Google is expected to start flying solar-powered drones this year to provide Internet connectivity to people in areas without coverage or where coverage would benefit from a signal boost. The idea is that a very light solar-powered drone could stay aloft for long periods, hovering over the same area and being powered by sunlight. It would provide much-needed Internet access, and would be self-sustaining while using a clean, renewable source of electricity.
If this idea sounds a little suspect, an unmanned airborne vehicle powered by the sun called the Solar Eagle made by Boeing was estimated to have the ability to remain in the stratosphere for about five years.
Of course, there are already satellites in orbit that provide Internet access, but using drones is likely to be cheaper. Last year, it was reported that Google might spend $1–3 billion on satellites to bring Internet access to unconnected parts of the world. At that time, it was stated that there might be 180 of these satellites, but that was before it was known that Google would choose solar power drones to do the same work.

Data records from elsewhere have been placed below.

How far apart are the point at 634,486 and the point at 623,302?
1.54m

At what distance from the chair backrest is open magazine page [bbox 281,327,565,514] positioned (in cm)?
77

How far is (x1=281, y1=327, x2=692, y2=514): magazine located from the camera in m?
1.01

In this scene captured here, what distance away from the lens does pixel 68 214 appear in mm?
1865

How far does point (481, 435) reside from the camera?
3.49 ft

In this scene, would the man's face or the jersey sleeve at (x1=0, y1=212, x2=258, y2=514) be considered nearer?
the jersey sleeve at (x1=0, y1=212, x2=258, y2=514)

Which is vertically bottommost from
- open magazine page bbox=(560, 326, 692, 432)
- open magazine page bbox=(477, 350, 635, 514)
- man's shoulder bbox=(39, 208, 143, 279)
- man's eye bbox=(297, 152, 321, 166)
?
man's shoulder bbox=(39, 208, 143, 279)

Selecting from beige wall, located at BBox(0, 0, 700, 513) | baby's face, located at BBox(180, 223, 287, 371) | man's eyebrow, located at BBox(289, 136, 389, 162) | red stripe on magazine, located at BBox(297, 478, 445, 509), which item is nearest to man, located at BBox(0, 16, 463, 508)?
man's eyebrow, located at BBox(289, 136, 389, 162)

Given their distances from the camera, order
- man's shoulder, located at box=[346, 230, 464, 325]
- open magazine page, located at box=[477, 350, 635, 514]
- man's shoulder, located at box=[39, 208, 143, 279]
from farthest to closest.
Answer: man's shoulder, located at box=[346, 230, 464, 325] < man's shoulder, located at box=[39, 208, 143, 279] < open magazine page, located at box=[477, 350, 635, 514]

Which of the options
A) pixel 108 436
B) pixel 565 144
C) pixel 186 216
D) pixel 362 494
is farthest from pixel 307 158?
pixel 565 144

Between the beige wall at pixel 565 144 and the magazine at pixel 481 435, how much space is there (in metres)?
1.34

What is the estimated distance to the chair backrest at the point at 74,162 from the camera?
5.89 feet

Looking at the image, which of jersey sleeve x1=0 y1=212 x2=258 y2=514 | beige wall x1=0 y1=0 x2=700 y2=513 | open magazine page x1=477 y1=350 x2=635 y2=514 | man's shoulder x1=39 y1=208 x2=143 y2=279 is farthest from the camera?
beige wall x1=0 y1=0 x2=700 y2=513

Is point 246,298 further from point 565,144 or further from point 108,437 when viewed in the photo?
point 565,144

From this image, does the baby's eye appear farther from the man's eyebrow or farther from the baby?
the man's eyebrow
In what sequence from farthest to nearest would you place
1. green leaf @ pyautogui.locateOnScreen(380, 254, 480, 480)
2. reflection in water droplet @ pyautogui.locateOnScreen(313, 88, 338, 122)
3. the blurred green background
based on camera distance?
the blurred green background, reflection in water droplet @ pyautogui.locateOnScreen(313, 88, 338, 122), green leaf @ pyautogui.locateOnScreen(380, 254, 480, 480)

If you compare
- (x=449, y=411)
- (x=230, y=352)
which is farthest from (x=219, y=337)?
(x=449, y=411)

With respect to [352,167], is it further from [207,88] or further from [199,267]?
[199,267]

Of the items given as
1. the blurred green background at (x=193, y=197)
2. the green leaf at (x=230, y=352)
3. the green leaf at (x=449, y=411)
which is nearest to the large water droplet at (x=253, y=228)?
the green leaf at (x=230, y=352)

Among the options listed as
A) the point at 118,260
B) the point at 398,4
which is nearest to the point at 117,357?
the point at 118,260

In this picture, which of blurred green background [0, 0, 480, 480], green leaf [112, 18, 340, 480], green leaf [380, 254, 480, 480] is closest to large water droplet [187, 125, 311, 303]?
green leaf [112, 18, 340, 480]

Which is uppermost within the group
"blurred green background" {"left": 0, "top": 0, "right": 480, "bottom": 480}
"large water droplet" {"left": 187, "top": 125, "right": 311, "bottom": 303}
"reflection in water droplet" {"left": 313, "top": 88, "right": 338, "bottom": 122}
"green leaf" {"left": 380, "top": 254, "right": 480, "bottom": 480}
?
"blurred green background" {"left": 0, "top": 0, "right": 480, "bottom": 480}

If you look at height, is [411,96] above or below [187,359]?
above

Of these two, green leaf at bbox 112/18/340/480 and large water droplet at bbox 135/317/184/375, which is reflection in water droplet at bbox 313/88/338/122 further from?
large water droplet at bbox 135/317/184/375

Google’s goal is to help hundreds of millions of people come online because access to information can improve their lives. Google has also worked on a project using hot-air balloons, Google Loon, to provide Internet connectivity to the same target audiences. One Google Loon test balloon was able to remain airborne for 187 days consecutively and during that period it circled the planet 9 times.
So, why does Google want to engage in such projects that don’t appear to have a clear path to profits? The answer is a single word: purpose. Having a noble purpose — something that contributes to the greater good — can be a guiding principle for an entire organization. “Google was founded with the mission of ‘organizing the world’s information and making it universally accessible and useful.’ It was a simple statement that gave form and function to everything the company decided to pursue. While still technically the mission (though perhaps one they’ve succeeded in achieving), the more recent iteration would be (and I paraphrase) ‘to create technology that improves people’s lives.’ Though no longer a startup, mission continues to motivate employees. When employees at Google arrive at work each day, they have a shared purpose and that brings clarity and inspiration to all they pursue.”
It sounds like something a charity would do, but some companies that define and adhere to such a purpose can do very well and do good in the world at the same time.